● **Do this**
Reproduce the records word for word, beginning with the line that contains "How do you sort" and continuing through the last line of the records.

--- Start of Items ---

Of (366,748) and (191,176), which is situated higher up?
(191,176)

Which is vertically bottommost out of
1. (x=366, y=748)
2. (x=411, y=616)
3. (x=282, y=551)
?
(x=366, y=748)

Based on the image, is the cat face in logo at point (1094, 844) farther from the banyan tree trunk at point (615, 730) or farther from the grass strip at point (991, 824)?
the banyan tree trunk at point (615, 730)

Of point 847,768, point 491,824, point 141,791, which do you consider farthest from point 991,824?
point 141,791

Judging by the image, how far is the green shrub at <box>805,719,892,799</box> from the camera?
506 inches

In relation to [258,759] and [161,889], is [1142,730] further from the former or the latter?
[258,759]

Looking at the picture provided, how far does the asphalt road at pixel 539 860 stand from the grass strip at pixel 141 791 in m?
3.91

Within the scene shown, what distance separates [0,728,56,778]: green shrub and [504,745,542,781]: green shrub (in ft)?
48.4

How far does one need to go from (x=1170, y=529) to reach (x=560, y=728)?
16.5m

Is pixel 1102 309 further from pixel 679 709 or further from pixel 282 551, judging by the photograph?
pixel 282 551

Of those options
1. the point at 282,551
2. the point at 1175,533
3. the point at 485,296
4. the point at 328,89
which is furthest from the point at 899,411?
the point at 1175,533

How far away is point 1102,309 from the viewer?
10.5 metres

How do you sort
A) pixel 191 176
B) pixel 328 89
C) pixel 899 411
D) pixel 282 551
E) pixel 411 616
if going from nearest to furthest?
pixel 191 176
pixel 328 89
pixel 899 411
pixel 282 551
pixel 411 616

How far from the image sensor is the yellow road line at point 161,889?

--- End of Items ---

● **Expected output**
How do you sort
A) pixel 191 176
B) pixel 328 89
C) pixel 899 411
D) pixel 282 551
E) pixel 411 616
if going from nearest to furthest?
pixel 191 176
pixel 328 89
pixel 899 411
pixel 282 551
pixel 411 616

How far from the image sensor is the yellow road line at point 161,889?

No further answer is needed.